Tezeswi Tadepalli

Energy Dissipation and the High-Strain Rate Dynamic Response of Vertically Aligned Carbon Nanotube Ensembles Grown on Silicon Wafer Substrate

The dynamic mechanical behavior and high-strain rate response characteristics of a functionally graded material (FGM) system consisting of vertically aligned carbon nanotube ensembles grown on silicon wafer substrate (VACNT-Si) are presented. Flexural rigidity (storage modulus) and loss factor (damping) were measured with a dynamic mechanical analyzer in an oscillatory three-point bending mode. It was found that the functionally graded VACNT-Si exhibited significantly higher damping without sacrificing flexural rigidity. A Split-Hopkinson pressure bar (SHPB) was used for determining the system response under high-strain rate compressive loading. Combination of a soft and flexible VACNT forest layer over the hard silicon substrate presented novel challenges for SHPB testing. It was observed that VACNT-Si specimens showed a large increase in the specific energy absorption over a pure Si wafer.

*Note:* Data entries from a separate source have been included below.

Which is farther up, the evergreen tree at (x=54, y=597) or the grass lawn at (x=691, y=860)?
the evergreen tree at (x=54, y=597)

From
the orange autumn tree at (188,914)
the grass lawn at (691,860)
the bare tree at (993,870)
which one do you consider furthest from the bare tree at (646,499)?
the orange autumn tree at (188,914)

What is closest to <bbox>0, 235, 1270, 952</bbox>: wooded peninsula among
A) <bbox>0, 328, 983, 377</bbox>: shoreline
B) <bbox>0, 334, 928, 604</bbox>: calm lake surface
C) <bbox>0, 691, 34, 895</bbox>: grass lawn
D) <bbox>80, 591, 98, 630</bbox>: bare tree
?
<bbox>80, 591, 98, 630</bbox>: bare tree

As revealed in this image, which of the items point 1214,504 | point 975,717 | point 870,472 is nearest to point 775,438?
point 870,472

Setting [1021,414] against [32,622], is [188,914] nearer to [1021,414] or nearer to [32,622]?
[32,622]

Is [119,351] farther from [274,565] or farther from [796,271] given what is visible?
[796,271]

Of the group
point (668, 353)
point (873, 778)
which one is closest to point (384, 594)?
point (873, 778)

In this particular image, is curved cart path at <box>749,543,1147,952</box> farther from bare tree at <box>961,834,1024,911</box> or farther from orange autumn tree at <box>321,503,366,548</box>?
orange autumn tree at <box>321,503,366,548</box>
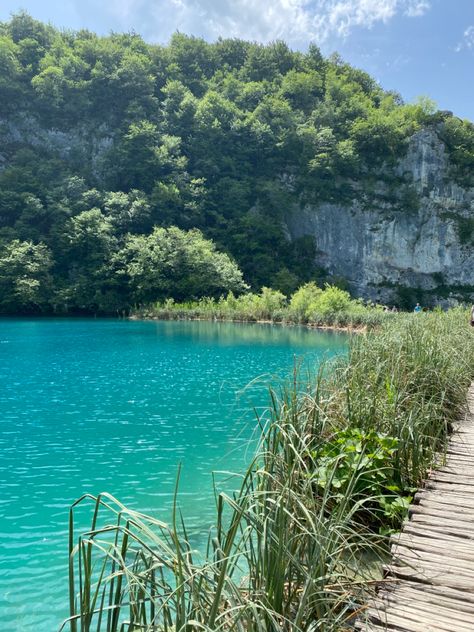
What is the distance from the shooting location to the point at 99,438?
7.25 m

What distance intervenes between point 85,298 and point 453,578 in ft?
114

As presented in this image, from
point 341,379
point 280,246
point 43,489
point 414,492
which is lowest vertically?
point 43,489

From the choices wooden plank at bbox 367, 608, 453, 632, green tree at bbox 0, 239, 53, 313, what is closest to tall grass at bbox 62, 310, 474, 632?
wooden plank at bbox 367, 608, 453, 632

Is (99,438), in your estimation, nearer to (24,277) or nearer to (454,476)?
(454,476)

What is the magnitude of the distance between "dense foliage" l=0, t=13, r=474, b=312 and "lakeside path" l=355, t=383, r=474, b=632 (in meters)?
32.1

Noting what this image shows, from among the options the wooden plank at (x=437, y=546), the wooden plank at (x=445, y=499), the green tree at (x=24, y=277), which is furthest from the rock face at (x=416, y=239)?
the wooden plank at (x=437, y=546)

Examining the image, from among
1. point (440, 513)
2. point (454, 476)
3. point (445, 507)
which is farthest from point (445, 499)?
point (454, 476)

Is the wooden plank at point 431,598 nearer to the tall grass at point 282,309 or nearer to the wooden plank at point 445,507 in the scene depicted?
the wooden plank at point 445,507

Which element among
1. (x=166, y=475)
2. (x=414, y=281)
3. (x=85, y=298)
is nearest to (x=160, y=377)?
(x=166, y=475)

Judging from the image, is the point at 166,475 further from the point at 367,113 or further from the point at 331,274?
the point at 367,113

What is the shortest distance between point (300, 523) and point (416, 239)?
42.5 m

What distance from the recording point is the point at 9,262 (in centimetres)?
3272

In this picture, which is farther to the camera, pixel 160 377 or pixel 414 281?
pixel 414 281

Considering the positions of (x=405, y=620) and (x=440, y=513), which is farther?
(x=440, y=513)
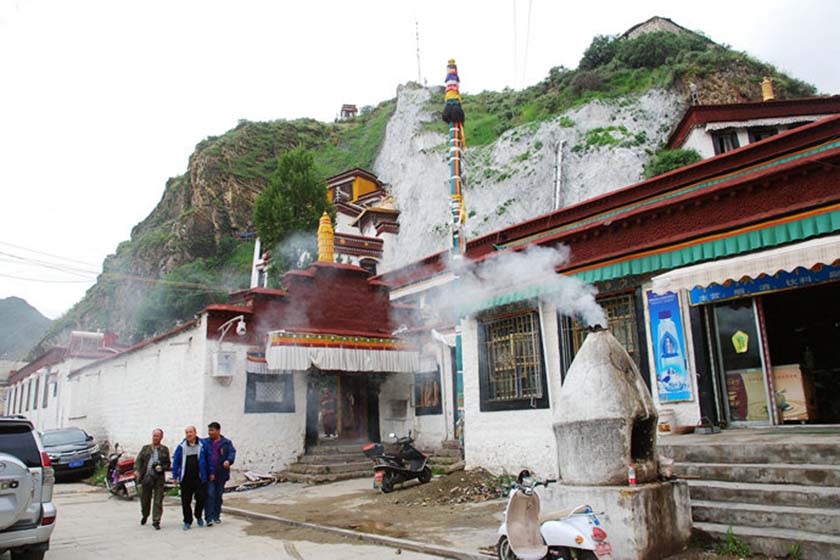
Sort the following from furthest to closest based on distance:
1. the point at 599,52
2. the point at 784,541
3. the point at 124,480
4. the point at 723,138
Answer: the point at 599,52 → the point at 723,138 → the point at 124,480 → the point at 784,541

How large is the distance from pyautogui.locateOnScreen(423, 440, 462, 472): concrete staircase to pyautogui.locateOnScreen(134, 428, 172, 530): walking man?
6.73 m

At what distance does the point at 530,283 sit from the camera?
11.3 metres

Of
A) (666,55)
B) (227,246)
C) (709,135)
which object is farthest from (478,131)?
(709,135)

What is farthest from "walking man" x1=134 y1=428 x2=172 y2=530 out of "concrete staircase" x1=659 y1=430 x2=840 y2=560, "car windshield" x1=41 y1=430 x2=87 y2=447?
"car windshield" x1=41 y1=430 x2=87 y2=447

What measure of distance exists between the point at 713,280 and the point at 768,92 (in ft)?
79.2

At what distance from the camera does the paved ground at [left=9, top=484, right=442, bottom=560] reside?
7531 millimetres

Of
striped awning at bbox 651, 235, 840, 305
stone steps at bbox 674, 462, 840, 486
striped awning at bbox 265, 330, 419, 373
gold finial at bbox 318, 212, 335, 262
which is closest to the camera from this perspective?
stone steps at bbox 674, 462, 840, 486

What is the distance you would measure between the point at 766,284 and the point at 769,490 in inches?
172

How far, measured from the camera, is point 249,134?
6281 centimetres

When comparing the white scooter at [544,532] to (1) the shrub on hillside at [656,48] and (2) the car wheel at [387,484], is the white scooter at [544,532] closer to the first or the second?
(2) the car wheel at [387,484]

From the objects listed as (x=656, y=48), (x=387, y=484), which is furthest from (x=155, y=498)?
(x=656, y=48)

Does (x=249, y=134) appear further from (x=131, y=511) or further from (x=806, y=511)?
(x=806, y=511)

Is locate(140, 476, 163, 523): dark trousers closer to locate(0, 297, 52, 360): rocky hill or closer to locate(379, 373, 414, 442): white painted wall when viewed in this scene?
locate(379, 373, 414, 442): white painted wall

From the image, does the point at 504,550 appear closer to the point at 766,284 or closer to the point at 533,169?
the point at 766,284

Surface Fractal Analysis for Estimating the Fracture Energy Absorption of Nanoparticle Reinforced Composites

In this study, the fractal dimensions of failure surfaces of vinyl ester based nanocomposites are estimated using two classical methods, Vertical Section Method (VSM) and Slit Island Method (SIM), based on the processing of 3D digital microscopic images. Self-affine fractal geometry has been observed in the experimentally obtained failure surfaces of graphite platelet reinforced nanocomposites subjected to quasi-static uniaxial tensile and low velocity punch-shear loading. Fracture energy and fracture toughness are estimated analytically from the surface fractal dimensionality. Sensitivity studies show an exponential dependency of fracture energy and fracture toughness on the fractal dimensionality. Contribution of fracture energy to the total energy absorption of these nanoparticle reinforced composites is demonstrated. For the graphite platelet reinforced nanocomposites investigated, surface fractal analysis has depicted the probable ductile or brittle fracture propagation mechanism, depending upon the rate of loading.

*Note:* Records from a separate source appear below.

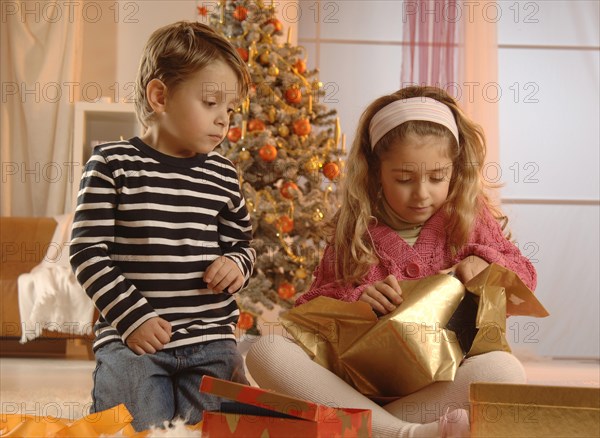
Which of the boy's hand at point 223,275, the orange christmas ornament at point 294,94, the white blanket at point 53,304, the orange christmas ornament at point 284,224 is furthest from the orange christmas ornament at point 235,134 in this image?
the boy's hand at point 223,275

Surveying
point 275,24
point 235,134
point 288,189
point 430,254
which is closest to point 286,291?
point 288,189

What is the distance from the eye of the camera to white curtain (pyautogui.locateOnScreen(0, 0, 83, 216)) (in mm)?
4574

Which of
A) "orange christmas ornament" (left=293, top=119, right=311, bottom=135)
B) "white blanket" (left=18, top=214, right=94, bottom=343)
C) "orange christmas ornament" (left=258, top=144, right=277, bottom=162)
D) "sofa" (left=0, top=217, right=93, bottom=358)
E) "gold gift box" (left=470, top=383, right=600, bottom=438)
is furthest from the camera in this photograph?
"sofa" (left=0, top=217, right=93, bottom=358)

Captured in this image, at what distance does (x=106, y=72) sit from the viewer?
4.65 metres

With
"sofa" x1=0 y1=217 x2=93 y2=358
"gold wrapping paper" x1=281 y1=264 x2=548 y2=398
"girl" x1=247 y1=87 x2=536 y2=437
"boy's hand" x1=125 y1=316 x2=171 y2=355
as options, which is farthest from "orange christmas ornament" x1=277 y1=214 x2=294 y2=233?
"boy's hand" x1=125 y1=316 x2=171 y2=355

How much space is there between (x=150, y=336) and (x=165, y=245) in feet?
0.51

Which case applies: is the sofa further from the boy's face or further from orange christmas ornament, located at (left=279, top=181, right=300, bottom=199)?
the boy's face

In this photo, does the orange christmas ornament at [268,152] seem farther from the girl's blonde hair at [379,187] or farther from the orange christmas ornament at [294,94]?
the girl's blonde hair at [379,187]

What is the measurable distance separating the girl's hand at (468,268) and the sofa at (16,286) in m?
2.24

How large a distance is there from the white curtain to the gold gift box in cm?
404

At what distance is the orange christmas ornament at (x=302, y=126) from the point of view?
9.40 ft

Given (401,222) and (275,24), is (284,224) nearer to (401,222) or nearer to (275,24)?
(275,24)

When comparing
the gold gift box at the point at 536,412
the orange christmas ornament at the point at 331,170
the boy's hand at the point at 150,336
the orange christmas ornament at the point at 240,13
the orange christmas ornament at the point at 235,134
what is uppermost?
the orange christmas ornament at the point at 240,13

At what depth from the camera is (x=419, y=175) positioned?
1444mm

Numerical and experimental blast response characterization of sandwich composite structural panels

Experimental blast response and quasi-static material property data were obtained for E-glass and carbon face skin sandwich composite panels with balsa, polyvinyl chloride foam, and TYCOR® cores. The pressure versus impulse (P–I) curve methodology enabled the generation of a database of performance envelopes for these sandwich composite panel configurations under different blast loading scenarios. The strength versus deformation properties of various undamaged sandwich composite panels are established numerically and idealized for single-degree-of-freedom modeling. Results show good correspondence between model predictions and experimental results for performance evaluation of the various sandwich composite structural panel configurations that were investigated.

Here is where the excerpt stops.